▶ PROMPT
Everything in the listing except the pictures should be written out exactly.

▶ DATASET SECTION

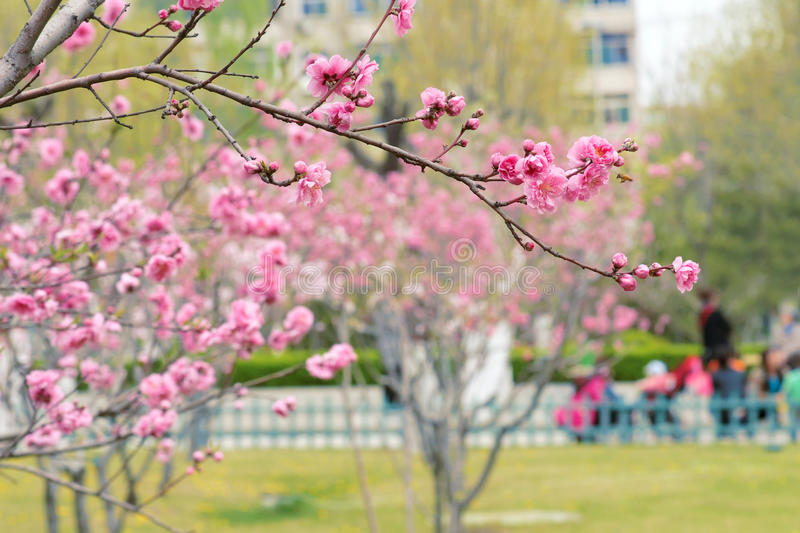 Spring park. The peaches are blooming in spring park stock photos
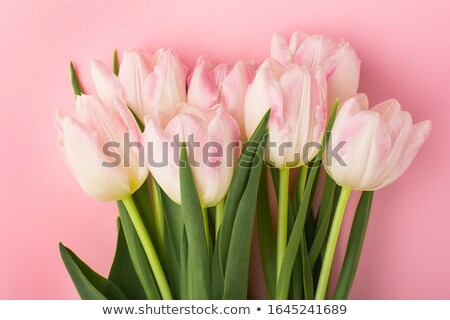 Photo stock: Bouquet Of Pink Dutch Tulips In Vase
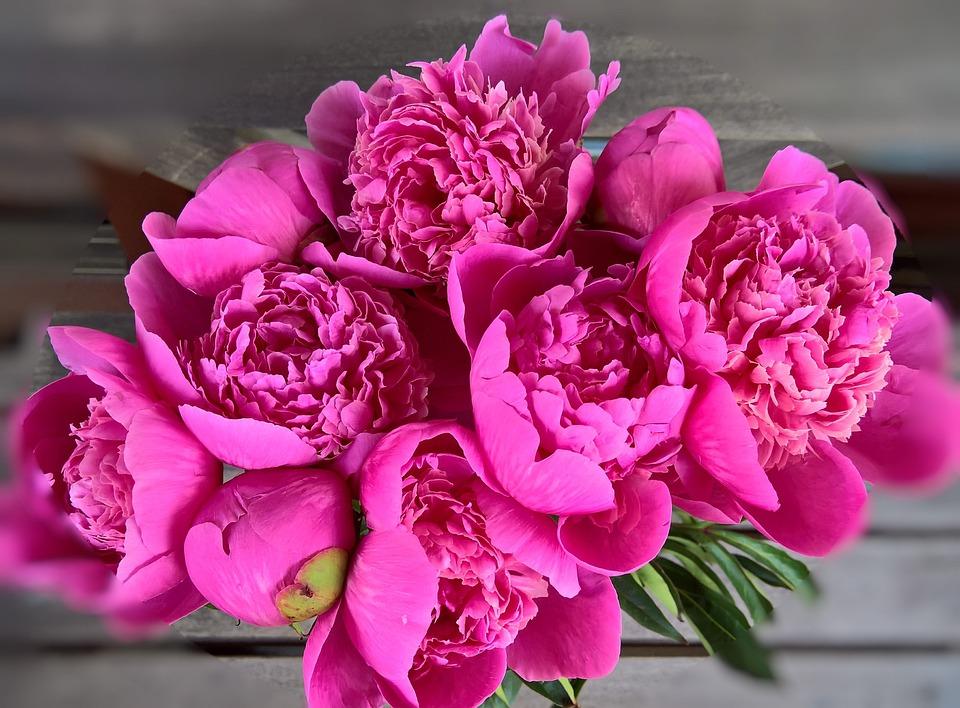 Free photo dark pink large flowers pink flower peony bouquet max pixel peony bouquet large flowers flower dark pink pink mightylinksfo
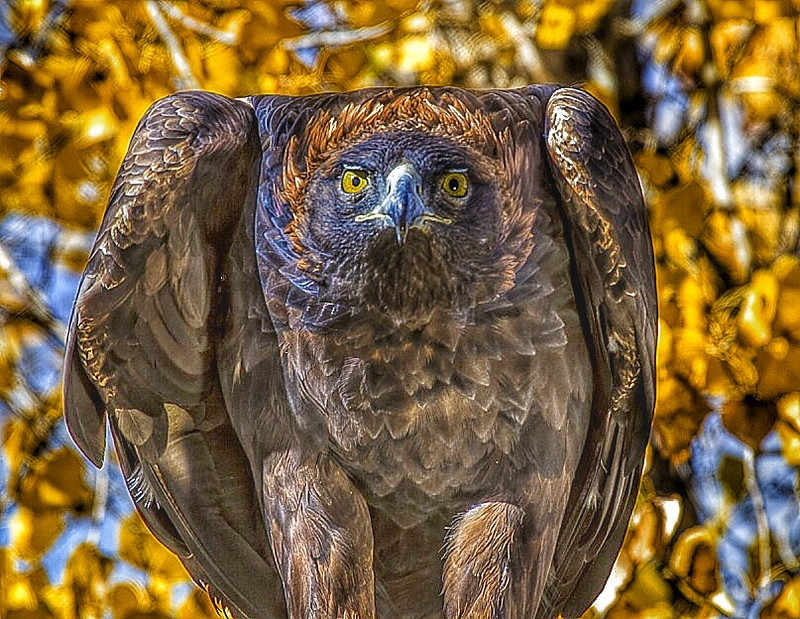 This Golden Eagle is living out his life in a raptor rescue center following a crippling injury, Boulder, Colorado.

▶ THE COMPLETED TASK
 Spring park. The peaches are blooming in spring park stock photos
 Photo stock: Bouquet Of Pink Dutch Tulips In Vase
 Free photo dark pink large flowers pink flower peony bouquet max pixel peony bouquet large flowers flower dark pink pink mightylinksfo
 This Golden Eagle is living out his life in a raptor rescue center following a crippling injury, Boulder, Colorado.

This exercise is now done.